Right now, there seems to be a real opportunity to redefine the culture of volunteerism in America, and it starts with Millennials. Millennials are a group of young people, defined by their civic duty, pragmatism, and sense of community. We are a sleeping giant of productivity. We are also equipped to use the power of the internet better than any generation before us. Websites like Volunteerfinder, Sparked and Catchafire already help make volunteering easier and more productive. A generation’s energy is ready to be unleashed, but finding the path to redefining volunteerism is tricky, and I’m not sure we can get there without significant change to the current system.
Millennials are supposed to be all about solving problems by giving back, but in 2011 we were the least likely generation to volunteer.
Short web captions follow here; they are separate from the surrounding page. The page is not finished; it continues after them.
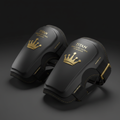 TITAN Crown Snowboard Wrist Guards Impact Protection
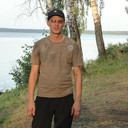 ���������� ������������, ���� ������� �������, 45 ���, ������������ ��� ������, ����� � ���������, c�������� ���������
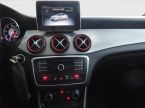 Mercedes Třída CLA - fotka číslo 11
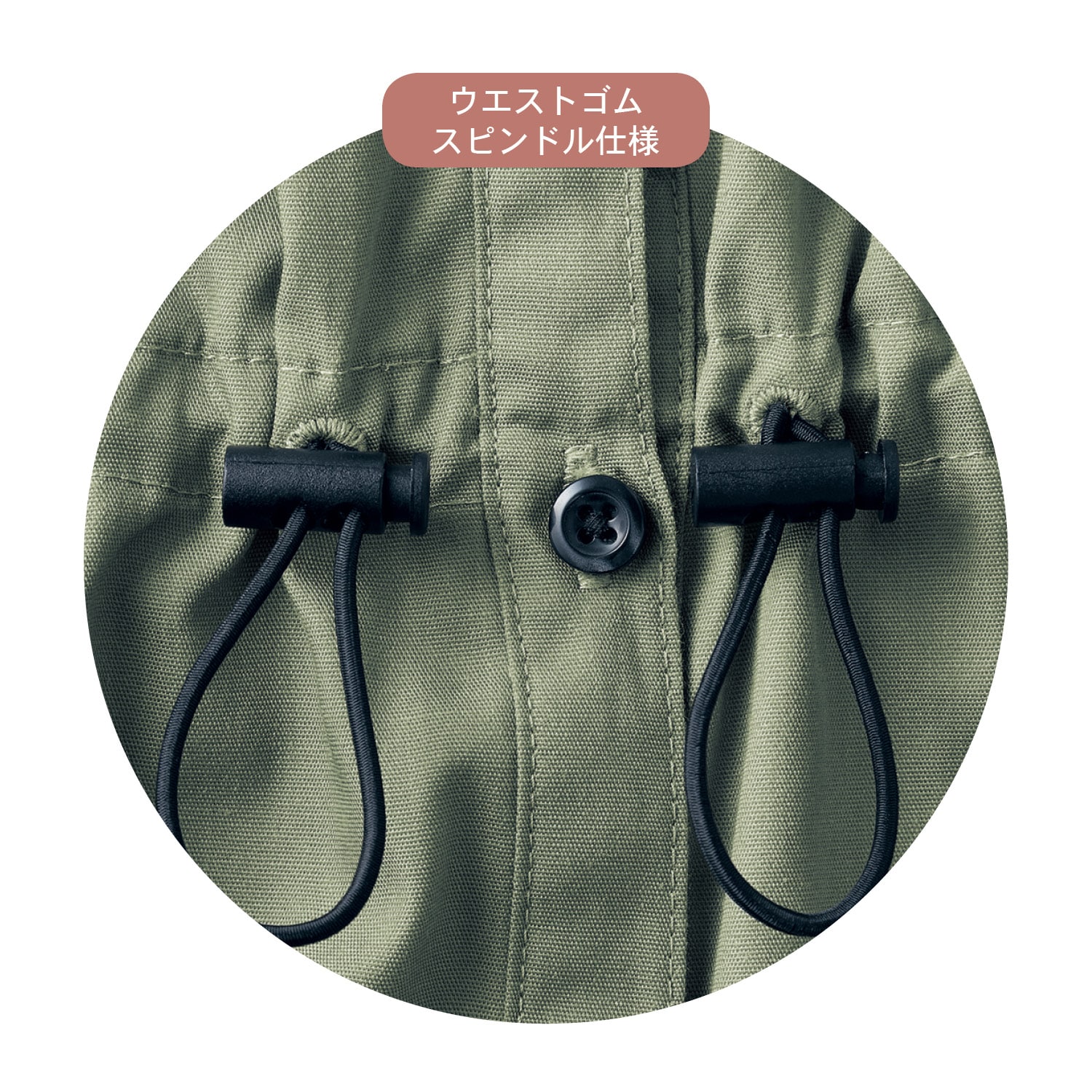 ベルメゾン ウエストドロストバックプリントシャツワンピース ブルー デニム J Xs 145 155 J Xs 145 155 ブルー デニム ベルメゾン Jre Mall店 Jre Pointが 貯まる 使える Jre Mall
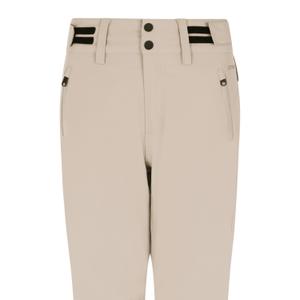 product/p/r/protest_4612400-567_bamboobeige_3.jpg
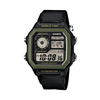 Casio collection muški sat ( AE-1200WHB-1B )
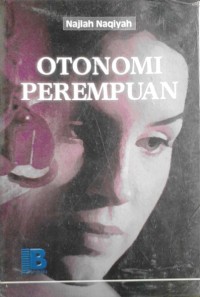 Otonomi perempuan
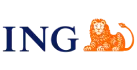Image of the ING logo
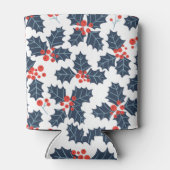 Rafraîchisseur Pour Canette Beurre blanche (Dos)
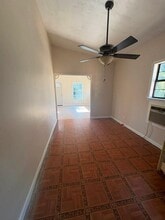 156 Highland Park Cir in Brunswick, GA - Building Photo - Building Photo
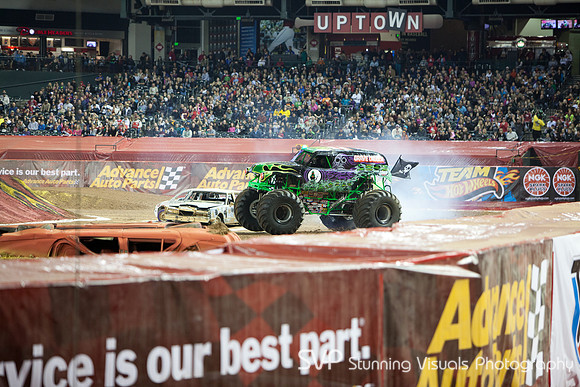 20130126-Monster Jam-24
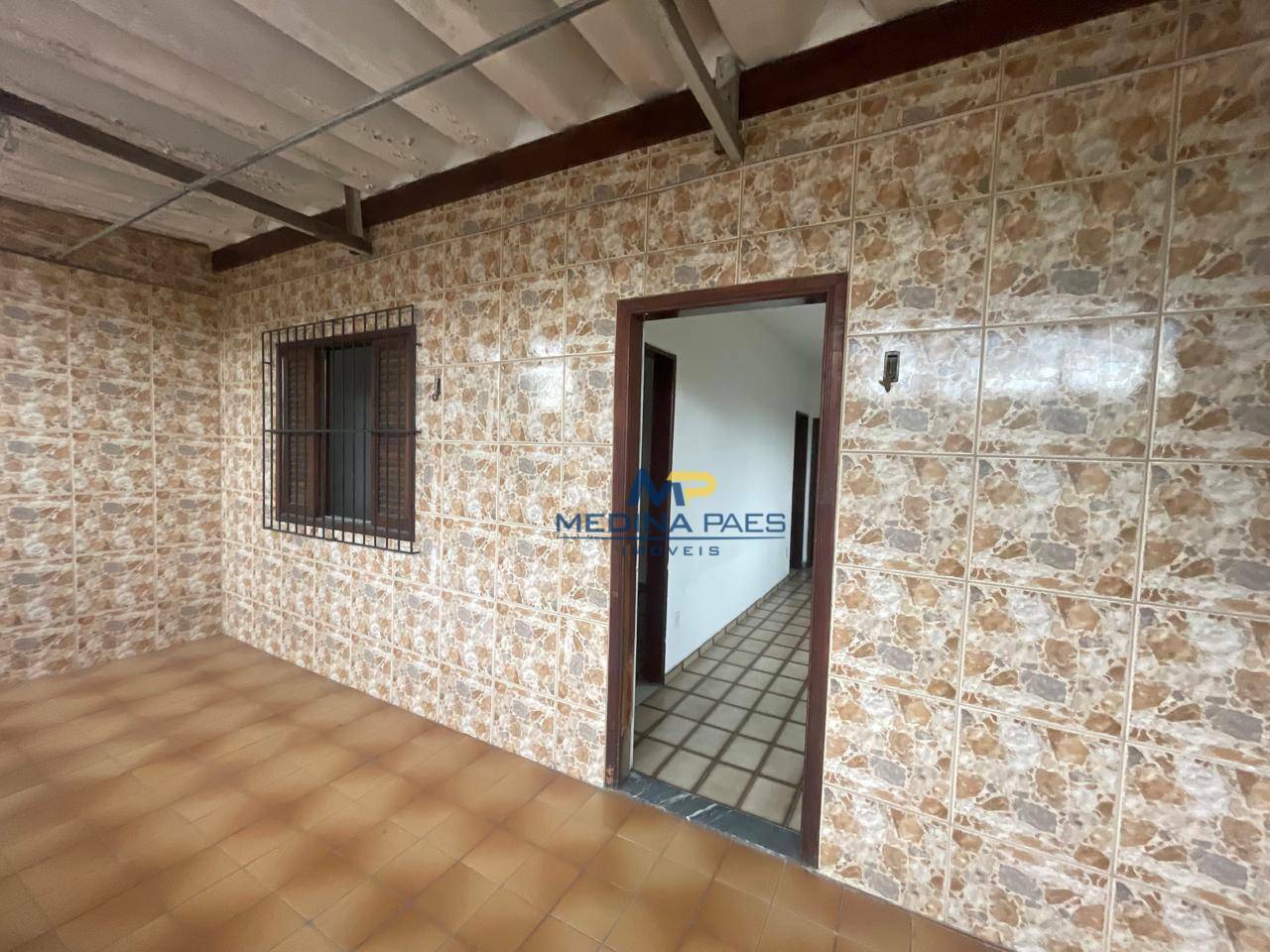 Sobrado à venda com 3 quartos, 115M2 - Foto 3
Only 17% of us did. This may have as much to do with our age as our generation, but we’re certainly not distinguishing ourselves.
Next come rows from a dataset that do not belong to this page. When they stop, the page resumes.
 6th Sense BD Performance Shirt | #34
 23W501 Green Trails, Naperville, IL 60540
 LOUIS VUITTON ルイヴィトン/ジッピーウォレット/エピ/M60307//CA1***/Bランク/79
Technology has changed the way we do many things, including charitable contributions. Thanks to innovations like quick donate, the Obama campaign broke fundraising records in 2012. However, where quick donation technology catches us at the height of our passion, much of volunteering procedure requires sustained engagement.
First, volunteering takes more work than donating money. Pretty simple. Second, volunteering is more work for the organization. It is an investment of time and money to train volunteers. Third, there are legal barriers to a lot of volunteer opportunities that simply don’t exist with monetary donations. None of these are easy to change.
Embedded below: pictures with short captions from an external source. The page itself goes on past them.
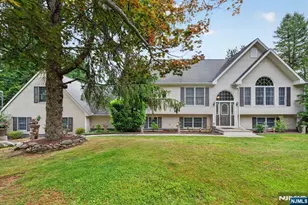 251 Mountain Rd, Sparta Township, NJ 07871 - Photo 1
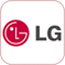 LG智能電視_智能電視論壇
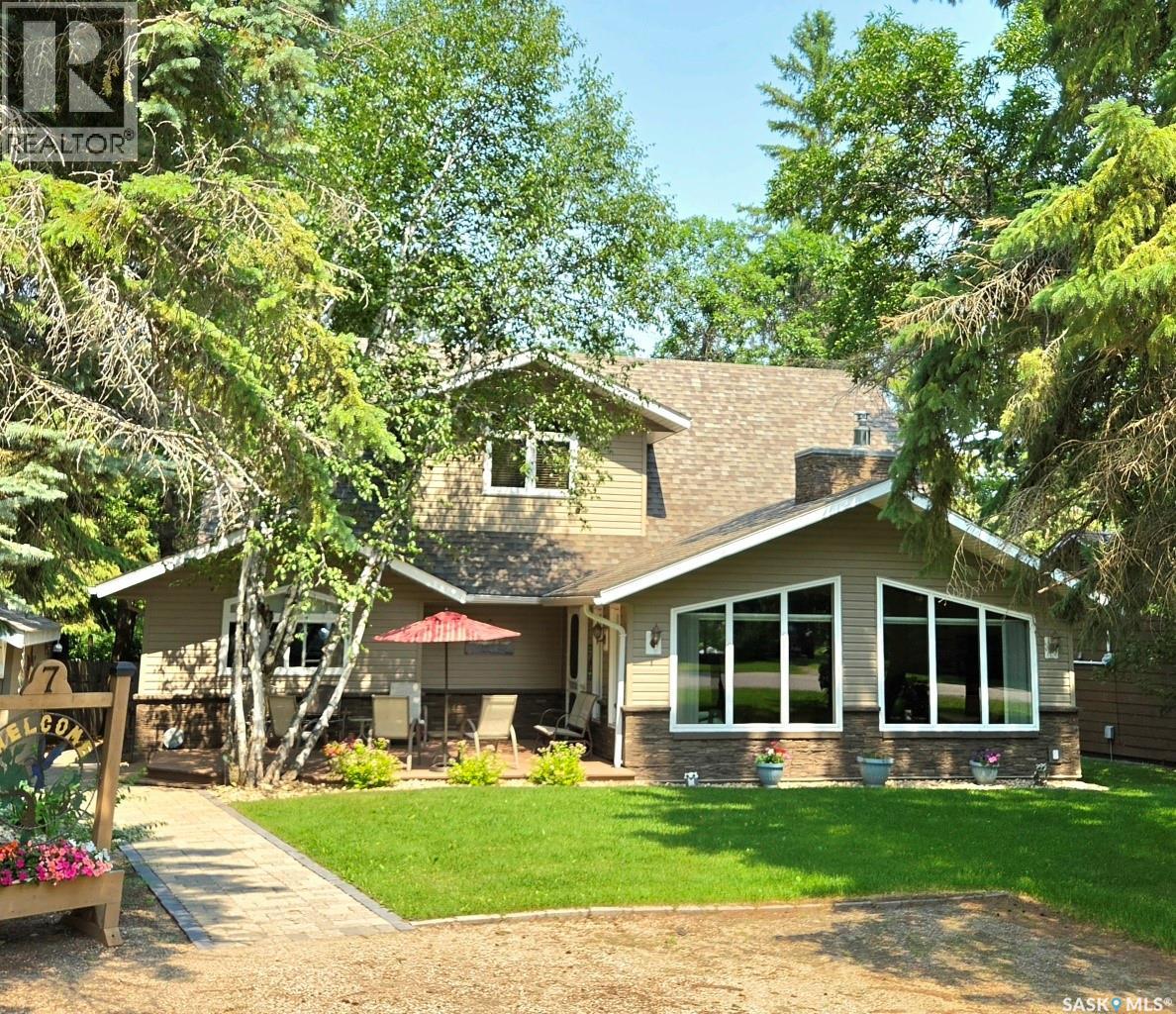 MLS® listing #30070273 for sale located at 7 Confederation DRIVE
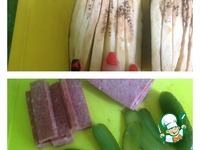 ������������� ������������ ������� �����������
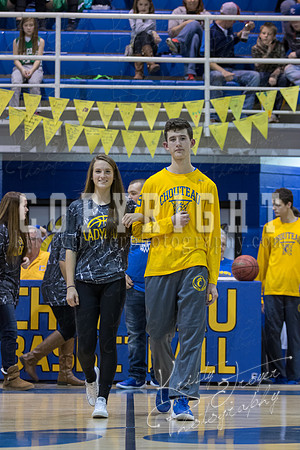 chouteau_basketball_homecoming_©KTROYERPHOTO-9506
What if volunteering was more of a social event, less of a service? Can we change the perception that we are sacrificing when we volunteer? The ball is largely in the organizations court here. It would have to be proven that creating engaging, fun opportunities for volunteers was in their best interest. Until we prove it’s worth their time, they likely aren’t going to pour energy (or money) into creating highly engaging events.
I want to hear your ideas. How do we engage a generation to dive into the issues our world is facing? Is it a fool’s errand, or is there real possibility for progress? Our legacy as a generation is beginning to be written. What do we want it to say?